Recorded data —
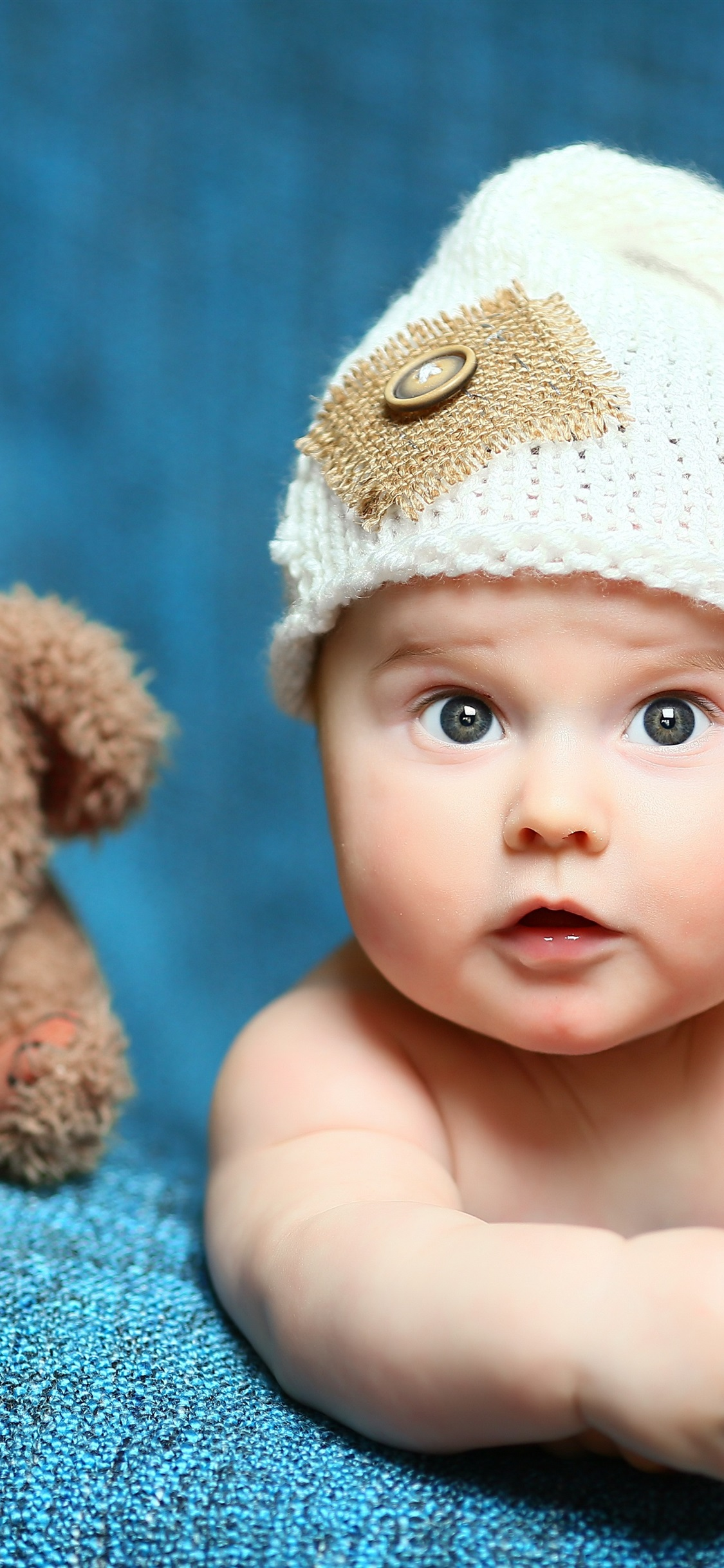 Cute Baby And Toy Bear 1125x2436 Iphone 11 Pro Xs X Wallpaper Background Picture Image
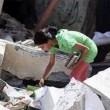 Gaza, bambina cerca i libri di scuola tra le macerie4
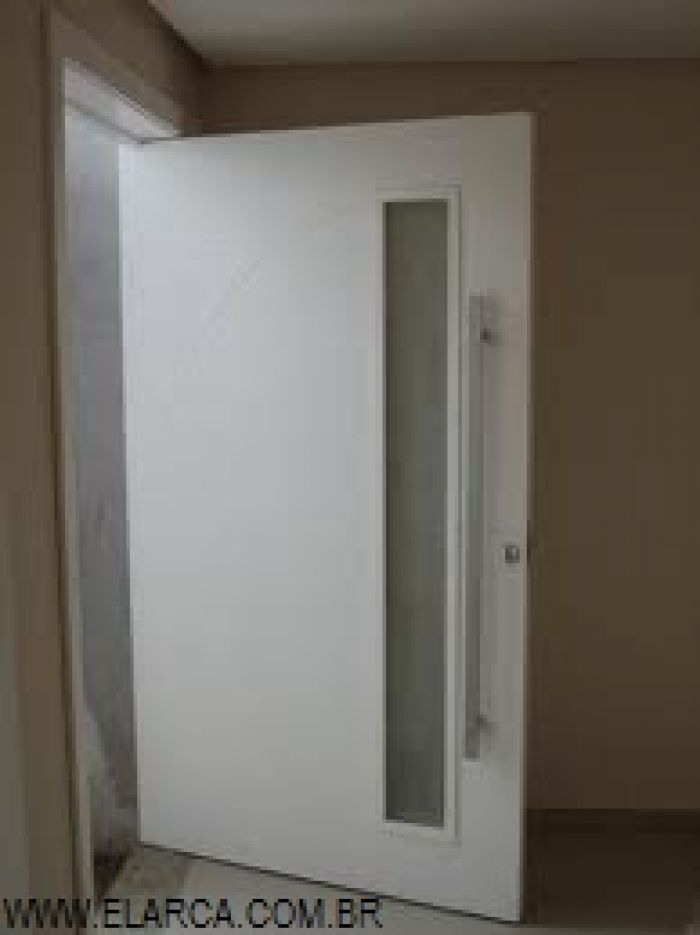 Porta pivotantes branca madeira e alum nio construdeia for Puerta corrediza externa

What you need to do —
The data must be repeated exactly. Any pictures in it are to be left out.

Problem solution —
 Cute Baby And Toy Bear 1125x2436 Iphone 11 Pro Xs X Wallpaper Background Picture Image
 Gaza, bambina cerca i libri di scuola tra le macerie4
 Porta pivotantes branca madeira e alum nio construdeia for Puerta corrediza externa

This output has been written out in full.